Welcome to Mineotaur’s documentation!

Mineotaur is a web application to share and visually analyse high-throughput/high-content microscopy screens developed at the Carazo Salas lab of the University of Cambridge, Department of Genetics.

The project website can be found at http://www.mineotaur.org. Please cite the following paper when using Mineotaur: B. Antal, A. Chessel, R. E. Carazo Salas: Mineotaur: interactive visual analytics for high-content microscopy screens, under revision.

Contents:

Getting started

Motivation

Despite the ground-breaking discoveries in genomics, the genomes of most organisms remain black boxes with the function of the majority of genes and gene products still unknown. Moreover, many genes and proteins play roles in multiple biological processes. High-throughput/high-content microscopy-based screening (HT/HCS) provides an increasingly powerful tool to discover and functionally annotate genes and biological pathways, which already led to several important discoveries, like the systematic identification of genes important for mitosis, endocytosis, and other fundamental processes. Specialised large-scale image and data analysis methods are needed to produce phenotypic data, limiting such functional genomic annotation techniques to researchers of groups that possess that expertise. This means that the community at large is limited in their access to data and their ability to further mine it after publication, reducing the impact of the expensive HT/HC screens. Overall, while technical advances led to an explosion in the amount of data being acquired, suitable data handling, visualization and analysis techniques are still lagging behind.

What is Mineotaur?

Here we propose a novel data visualization tool called Mineotaur (http://www.mineotaur.org), which will allow the community to mine further the raw multidimensional feature data and knowledge from published HT/HC screens leading to a better exploitation of experimental results. The user interface allows the members of the community without any computational knowledge to extract meaningful information from the data. The web interface can be used for querying the data and the results are visualized as plots (e.g. scatter plot, histogram) in real-time. The tool is based on a novel data model allowing the visualization and analysis of extremely large amounts of data.

About the documentation

Installation describes how to generate a new Minetaur instance. To use an existing Mineotaur instance, see Using the web interface. Those who want to understand the technical aspects of Mineotaur better or would like to contribute to it, go to Developing Mineotaur.

Installation

Requirements

Mineotaur requires Java 8 or higher, which can be download here: http://www.oracle.com/technetwork/java/javase/downloads/index-jsp-138363.html

If you want to build Mineotaur from source, you will also need Maven: https://maven.apache.org/

Generting a Mineotaur instance from text files

To generate a Mineotaur instance, you have to provide three input files: a data file containing all the measurements you want to include in Mineotaur, a label file containing the annotations assigned to the objects in Mineotaur and a file setting several options in Mineotaur. A sample for all input file can be downloaded here..

Data file

The input data file can ?SV (? Separated Values), where ? is an appropriate separator set in the options file (e.g. TSV - Tab Separated Values). Each line describes a set of measurements for a descriptive object, which is a unique obejct of interest in the experiment. Each descriptive object should be connected to a group object. Examples: descriptive object - cell, group object - gene. The file is consists of a header, an object and a type descriptor and the data lines.
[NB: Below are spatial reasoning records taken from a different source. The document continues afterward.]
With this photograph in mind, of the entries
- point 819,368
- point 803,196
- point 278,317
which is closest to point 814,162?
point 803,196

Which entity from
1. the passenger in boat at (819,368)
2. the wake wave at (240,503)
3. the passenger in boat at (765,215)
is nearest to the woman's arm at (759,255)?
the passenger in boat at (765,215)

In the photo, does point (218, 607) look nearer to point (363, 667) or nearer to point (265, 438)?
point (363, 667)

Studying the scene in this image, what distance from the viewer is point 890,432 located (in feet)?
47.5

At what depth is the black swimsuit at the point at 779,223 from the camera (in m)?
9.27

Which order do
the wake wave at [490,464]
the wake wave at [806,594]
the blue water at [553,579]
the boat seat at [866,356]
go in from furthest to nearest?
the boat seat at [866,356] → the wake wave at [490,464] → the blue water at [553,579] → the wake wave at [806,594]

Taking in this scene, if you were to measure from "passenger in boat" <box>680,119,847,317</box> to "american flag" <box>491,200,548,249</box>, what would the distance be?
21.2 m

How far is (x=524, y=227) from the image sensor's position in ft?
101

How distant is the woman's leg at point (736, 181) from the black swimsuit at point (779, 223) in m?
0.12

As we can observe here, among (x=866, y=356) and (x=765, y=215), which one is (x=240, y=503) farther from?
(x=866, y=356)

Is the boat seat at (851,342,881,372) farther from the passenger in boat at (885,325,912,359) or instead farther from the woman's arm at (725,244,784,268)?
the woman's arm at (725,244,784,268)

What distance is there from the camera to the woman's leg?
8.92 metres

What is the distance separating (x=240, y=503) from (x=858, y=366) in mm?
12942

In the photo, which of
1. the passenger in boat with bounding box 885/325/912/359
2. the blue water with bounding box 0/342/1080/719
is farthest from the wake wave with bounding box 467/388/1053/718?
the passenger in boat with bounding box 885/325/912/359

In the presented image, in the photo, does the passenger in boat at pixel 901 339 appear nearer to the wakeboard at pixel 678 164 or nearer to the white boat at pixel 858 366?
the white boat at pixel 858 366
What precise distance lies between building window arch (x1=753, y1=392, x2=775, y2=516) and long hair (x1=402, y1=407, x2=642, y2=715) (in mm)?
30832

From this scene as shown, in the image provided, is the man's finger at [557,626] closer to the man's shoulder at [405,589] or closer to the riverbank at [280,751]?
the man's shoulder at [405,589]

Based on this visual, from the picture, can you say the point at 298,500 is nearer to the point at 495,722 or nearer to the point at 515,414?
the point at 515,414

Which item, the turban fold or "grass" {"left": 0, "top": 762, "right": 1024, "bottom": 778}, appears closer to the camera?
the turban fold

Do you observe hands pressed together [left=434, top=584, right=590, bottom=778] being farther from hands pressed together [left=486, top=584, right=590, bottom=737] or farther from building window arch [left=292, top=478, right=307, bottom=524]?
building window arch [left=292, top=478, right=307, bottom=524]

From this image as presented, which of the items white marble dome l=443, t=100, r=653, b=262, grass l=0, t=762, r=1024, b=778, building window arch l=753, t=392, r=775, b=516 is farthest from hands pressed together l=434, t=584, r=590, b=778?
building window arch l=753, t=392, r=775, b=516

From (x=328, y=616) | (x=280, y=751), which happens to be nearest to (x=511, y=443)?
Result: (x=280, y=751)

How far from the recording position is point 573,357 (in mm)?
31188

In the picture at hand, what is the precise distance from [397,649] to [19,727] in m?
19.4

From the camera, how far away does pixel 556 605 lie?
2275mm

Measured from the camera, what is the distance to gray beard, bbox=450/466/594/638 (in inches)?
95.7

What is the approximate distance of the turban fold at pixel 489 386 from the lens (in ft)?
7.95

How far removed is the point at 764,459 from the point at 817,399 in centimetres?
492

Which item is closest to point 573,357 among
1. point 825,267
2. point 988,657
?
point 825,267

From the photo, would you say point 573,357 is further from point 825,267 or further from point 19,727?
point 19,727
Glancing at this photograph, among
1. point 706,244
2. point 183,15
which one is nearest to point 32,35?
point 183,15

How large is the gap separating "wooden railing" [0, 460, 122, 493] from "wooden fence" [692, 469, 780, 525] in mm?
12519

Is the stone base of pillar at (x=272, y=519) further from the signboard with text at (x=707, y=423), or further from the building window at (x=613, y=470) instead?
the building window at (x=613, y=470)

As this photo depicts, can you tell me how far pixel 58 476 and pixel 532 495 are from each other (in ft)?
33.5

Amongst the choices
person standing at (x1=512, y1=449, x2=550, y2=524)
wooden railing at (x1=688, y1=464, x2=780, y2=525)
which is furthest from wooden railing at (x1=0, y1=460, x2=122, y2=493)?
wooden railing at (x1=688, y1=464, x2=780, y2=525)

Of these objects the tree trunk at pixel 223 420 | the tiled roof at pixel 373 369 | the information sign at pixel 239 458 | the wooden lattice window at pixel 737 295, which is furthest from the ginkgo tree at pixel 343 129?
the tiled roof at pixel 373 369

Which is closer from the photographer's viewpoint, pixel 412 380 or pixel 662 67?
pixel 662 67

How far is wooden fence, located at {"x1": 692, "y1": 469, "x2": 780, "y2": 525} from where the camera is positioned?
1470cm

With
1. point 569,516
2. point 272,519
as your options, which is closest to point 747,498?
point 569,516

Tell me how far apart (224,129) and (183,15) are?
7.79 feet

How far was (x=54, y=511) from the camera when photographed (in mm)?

_images/data_file_example.png
Object descriptor

The second line of the data file. The object descriptor describes what kind of real-world object does the respective column belongs to. The object descriptors can be any string. However it is advised to give semantically relevant names to future usage. Examples: Gene, Cell, Experiment.

Type descriptor

The third line of the data file. The type descriptor describes the data type for each column. The following types are accepted: * ID: identifier for a given object. Can be multiple IDs for one object type. * NUMBER: numerical data. Each numerical column of the descriptive can be queried. * TEXT: non-numerical data.

Data lines

Each line after starting from the fourth should contain the actual measurements for a descriptive object and other meatadat connecting them to experimental conditions.

Label file

The label file contain the annotations for the group level objects. For example, what genes were picked up as hits in a study. The label file consists of a header line and multiple label lines.

_images/label_file_example.png
Header

The first line of the label file. The first column contains the name of the group object ID property from the data file, while the rest of the columns contain the annotations.

Label lines

Each line starting from the second contains a group object ID and a 1 for each annotation assigned to the group object or 0, otherwise.

Metadata wizard

Mineotaur also provides a graphical interface to provide the metadata required for a standard data file by starting the wizard from the command line:

java -jar <path_to_jar file> -metadata <data_file> <spearator_character>
_images/metadata_wizard.png

Options file

The options describes metadata for the instance generation. All options are in the following format: option_name = option_value. The following options can be set:

  • (REQUIRED) name: name of the instance
  • group: name of the group object (same as described in the data file). Default: GENE
  • groupName: group object ID (same as described in the data file). Default: geneID
  • descriptive: name of the group object (same as described in the data file). Default: CELL
  • total_memory: the amount of memory can be used by Neo4J. Default: 4G
  • separator: character used to separate columns in the data and the label files. Default: \t
  • overwrite: whether to overwrite the current instance with the same name. Default: true

Please note that the different object caching methods of the operating systems might affect the performance of Neo4J so it is advised to set the amount of total memory after some experimenting. Under OSX, it is also advised to perform a memory clean from time to time since a lot of object is kept in the memory, leading to performance loss in the long run.

Generation from command line

  1. Download the latest jar file from http://www.mineotaur.org.
  2. Create a property file, a data file and a label file (see documentation and example input data)
  3. Start the data import with the following command:
java -jar <path_to_jar file> -import mineotaur.input chia_sample.tsv chia_labels.tsv
  1. After the database creation is completed you can start your Mineotaur instance with the following command:
java –jar <path_to_jar file> -start <instance_name>
  1. You can start querying at http://127.0.0.1:8080 in your browser.

Generation using the wizard

  1. Download the latest jar file from http://www.mineotaur.org.
  2. Create a property file, a data file and a label file (see documentation and example input data)
  3. Start the data import with the following command:

java -jar <path_to_jar file> -wizard

_images/wizard.png
  1. After the database creation is completed you can start your Mineotaur instance with the following command:
java –jar <path_to_jar file> -start <instance_name>
  1. You can start querying at http://127.0.0.1:8080 in your browser.

Using the web interface

Layout

Each Mineotaur instance use the same web interface layout.

Query panel

In each query panel, a variety of different option can be set to customize the query.

_images/scatterplot_header.png

For more details, please go to the Query tools, Scatterplots and the Distribution plots pages.

Plot area

The plot showing the requested data will be shown below the query panel.

_images/scatterplot_header.png

After the query, the Tools menu is activated, which allows different actions regarding the plot and the queried data.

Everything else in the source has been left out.